Pattern: align the in-editor classifier with the compiler
isStrongSkippingEnabled = true
stabilityConfigurationPath = "<repo-root>/stability_config.conf"
The compiler runs with strong skipping on by default in Kotlin 2.0.20+ and consults the same stability_config.conf (see ../stabilizing-compose-types/SKILL.md). Matching both settings means the gutter color the developer sees agrees with what the compiler emits in ../diagnosing-compose-stability/SKILL.md.
Mandatory rules
- MUST treat a red or yellow gutter on any composable inside a hot path as actionable. Confirm with the compiler reports per
../diagnosing-compose-stability/SKILL.md, then fix via ../stabilizing-compose-types/SKILL.md.
- MUST point
stabilityConfigurationPath at the same stability_config.conf the Compose compiler reads, so the editor and the compiler agree on classifications.
- MUST NOT apply file-level
@file:Suppress("UnstableComposable"). Suppress on the specific function with @Suppress("NonSkippableComposable") or @Suppress("ParamsComparedByRef"), and document why in a comment.
- MUST NOT disable the inspection globally to silence noise. Tune
showGutterIconsOnlyForUnskippable = true and showOnlyUnstableHints = true in Settings → Tools → Compose Stability Analyzer first.

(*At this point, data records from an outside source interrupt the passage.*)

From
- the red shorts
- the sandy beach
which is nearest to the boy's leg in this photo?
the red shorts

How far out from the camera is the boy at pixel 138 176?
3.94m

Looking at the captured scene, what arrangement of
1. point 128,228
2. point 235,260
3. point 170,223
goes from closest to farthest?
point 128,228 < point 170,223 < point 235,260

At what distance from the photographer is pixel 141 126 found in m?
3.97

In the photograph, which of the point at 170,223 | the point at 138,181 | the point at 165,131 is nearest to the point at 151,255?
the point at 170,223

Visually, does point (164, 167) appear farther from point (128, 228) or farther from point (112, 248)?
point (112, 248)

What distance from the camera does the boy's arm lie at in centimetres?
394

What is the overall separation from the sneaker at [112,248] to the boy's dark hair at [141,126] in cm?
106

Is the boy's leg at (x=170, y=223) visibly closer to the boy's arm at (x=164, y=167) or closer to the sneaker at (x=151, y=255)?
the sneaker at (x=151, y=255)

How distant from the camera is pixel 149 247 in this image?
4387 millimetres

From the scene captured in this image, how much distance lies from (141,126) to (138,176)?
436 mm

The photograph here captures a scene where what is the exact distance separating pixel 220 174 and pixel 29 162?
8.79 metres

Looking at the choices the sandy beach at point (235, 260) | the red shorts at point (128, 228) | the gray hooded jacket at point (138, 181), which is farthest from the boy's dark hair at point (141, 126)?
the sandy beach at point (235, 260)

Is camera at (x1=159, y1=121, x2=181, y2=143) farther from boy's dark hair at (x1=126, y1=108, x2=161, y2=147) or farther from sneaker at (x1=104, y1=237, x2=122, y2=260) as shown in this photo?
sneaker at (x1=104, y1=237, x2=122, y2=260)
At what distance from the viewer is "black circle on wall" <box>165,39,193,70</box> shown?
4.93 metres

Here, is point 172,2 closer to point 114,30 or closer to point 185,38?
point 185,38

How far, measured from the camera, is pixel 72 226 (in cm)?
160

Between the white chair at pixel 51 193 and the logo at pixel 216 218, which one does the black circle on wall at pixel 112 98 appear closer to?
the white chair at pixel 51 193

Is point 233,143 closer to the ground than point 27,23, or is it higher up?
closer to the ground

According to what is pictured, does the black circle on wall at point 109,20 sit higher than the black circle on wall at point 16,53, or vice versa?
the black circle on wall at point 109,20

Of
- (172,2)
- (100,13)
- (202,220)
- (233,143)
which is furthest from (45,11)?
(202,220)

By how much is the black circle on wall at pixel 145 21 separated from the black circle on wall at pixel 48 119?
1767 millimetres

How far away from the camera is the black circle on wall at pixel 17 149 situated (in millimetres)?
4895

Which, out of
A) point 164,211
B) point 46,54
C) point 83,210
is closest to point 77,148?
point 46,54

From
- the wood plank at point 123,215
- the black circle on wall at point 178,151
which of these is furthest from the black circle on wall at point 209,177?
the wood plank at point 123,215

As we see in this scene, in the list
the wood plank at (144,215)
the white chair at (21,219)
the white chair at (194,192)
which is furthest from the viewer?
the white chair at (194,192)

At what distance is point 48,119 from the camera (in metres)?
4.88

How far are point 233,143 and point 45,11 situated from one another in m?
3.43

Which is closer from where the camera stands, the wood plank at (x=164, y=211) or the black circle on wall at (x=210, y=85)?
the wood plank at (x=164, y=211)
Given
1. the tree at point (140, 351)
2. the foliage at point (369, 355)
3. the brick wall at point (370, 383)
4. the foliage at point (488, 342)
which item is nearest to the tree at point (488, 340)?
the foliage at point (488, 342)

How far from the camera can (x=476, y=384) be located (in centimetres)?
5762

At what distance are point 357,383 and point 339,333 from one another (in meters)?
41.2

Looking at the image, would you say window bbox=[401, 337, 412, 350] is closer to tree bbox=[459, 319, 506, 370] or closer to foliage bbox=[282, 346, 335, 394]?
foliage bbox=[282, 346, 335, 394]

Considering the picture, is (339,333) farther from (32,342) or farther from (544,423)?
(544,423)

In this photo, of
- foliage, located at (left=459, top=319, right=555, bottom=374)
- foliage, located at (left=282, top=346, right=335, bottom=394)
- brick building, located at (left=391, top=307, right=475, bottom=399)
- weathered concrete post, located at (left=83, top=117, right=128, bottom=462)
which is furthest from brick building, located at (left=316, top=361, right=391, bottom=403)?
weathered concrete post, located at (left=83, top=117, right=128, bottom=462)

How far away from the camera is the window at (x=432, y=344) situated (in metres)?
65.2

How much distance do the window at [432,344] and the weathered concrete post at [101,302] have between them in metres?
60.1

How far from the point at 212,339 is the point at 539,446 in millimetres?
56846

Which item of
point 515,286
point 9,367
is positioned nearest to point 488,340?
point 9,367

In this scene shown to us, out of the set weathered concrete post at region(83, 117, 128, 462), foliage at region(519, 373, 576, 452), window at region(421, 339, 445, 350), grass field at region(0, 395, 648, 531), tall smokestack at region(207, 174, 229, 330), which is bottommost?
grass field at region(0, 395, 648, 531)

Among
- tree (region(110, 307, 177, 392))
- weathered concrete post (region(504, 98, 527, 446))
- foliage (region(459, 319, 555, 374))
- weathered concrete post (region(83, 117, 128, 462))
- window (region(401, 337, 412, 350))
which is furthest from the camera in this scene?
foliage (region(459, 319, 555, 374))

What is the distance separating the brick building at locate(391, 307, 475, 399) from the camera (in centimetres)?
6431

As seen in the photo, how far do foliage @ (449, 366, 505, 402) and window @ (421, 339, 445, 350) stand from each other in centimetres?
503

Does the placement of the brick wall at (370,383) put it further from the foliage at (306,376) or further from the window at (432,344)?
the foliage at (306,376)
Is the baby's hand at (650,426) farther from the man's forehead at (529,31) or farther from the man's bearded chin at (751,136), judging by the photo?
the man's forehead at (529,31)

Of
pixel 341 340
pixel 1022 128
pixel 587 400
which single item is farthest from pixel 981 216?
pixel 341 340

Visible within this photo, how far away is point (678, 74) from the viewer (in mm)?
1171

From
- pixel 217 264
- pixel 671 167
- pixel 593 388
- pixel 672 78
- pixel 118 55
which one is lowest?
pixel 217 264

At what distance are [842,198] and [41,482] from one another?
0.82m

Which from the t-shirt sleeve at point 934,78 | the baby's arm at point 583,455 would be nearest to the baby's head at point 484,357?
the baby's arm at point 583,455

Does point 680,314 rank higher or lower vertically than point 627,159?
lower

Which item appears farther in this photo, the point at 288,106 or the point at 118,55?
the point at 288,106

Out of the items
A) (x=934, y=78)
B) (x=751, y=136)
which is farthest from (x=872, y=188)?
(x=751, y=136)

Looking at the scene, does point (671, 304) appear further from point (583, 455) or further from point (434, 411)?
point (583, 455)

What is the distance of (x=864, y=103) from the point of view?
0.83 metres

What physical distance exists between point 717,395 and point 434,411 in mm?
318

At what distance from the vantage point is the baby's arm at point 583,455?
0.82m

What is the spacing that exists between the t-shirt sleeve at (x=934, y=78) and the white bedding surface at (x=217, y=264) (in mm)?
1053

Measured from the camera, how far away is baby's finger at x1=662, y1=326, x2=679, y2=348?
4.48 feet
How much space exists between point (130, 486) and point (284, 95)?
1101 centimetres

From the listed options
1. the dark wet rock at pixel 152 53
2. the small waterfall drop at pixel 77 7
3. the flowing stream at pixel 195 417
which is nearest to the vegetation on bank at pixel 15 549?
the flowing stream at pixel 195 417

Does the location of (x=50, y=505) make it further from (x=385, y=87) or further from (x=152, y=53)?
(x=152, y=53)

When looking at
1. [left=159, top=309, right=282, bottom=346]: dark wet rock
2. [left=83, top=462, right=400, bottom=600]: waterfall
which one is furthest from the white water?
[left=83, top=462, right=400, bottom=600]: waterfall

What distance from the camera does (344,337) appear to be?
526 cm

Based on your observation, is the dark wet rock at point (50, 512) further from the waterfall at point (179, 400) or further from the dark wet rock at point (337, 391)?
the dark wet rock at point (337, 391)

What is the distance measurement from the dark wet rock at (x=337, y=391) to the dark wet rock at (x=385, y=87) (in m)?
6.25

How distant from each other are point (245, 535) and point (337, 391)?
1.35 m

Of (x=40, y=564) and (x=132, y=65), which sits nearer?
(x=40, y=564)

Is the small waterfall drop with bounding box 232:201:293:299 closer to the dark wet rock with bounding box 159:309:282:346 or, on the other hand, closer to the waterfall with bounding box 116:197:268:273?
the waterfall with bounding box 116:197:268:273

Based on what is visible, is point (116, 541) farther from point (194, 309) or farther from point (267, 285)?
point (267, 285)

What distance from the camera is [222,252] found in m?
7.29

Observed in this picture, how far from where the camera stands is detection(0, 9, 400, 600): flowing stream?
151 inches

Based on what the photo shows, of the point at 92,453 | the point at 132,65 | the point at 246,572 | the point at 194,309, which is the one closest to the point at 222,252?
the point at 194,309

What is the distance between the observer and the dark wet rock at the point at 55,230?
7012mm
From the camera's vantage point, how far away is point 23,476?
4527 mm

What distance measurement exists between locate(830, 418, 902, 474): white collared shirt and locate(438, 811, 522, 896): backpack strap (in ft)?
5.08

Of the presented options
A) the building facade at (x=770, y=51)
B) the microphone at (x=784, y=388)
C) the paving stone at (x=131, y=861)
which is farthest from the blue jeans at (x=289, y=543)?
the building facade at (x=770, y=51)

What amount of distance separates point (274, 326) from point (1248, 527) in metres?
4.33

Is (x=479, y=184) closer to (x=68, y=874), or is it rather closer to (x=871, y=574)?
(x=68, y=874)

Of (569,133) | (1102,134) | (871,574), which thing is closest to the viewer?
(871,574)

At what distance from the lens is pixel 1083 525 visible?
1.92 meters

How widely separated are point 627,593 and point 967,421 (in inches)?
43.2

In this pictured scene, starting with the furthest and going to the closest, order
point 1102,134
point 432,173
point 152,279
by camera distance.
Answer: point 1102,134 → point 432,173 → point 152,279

- MUST NOT chase 100% green gutters. Skippability is a diagnostic, not a KPI. Stability config is a contract, not a magic spell — marking a mutable type stable means the compiler trusts the developer; break the contract and recompositions silently go missing.
- PREFERRED: keep
isStrongSkippingEnabled = true so the analyzer's classification matches the compiler's actual runtime behavior on Kotlin 2.0.20+.
- PREFERRED: apply
@TraceRecomposition via the Add @TraceRecomposition intention on suspected hot composables, then follow ../../measurement/tracing-recompositions-at-runtime/SKILL.md to wire the runtime side.
- PREFERRED: install from disk during development; the JetBrains Marketplace listing is pending and MUST NOT be assumed available yet.
Verification
References
For CI-side gating that turns red gutters into a build failure, see ../enforcing-stability-in-ci/SKILL.md. For the build-time Compose Compiler reports the gutter colors agree with, see ../diagnosing-compose-stability/SKILL.md. For the upstream type fixes that turn red gutters green, see ../stabilizing-compose-types/SKILL.md. For the active investigation tools (cascade visualizer, live heatmap) inside the same plugin, see ../visualizing-recomposition-cascades/SKILL.md. For the runtime instrumentation that the Add @TraceRecomposition intention sets up, see ../../measurement/tracing-recompositions-at-runtime/SKILL.md.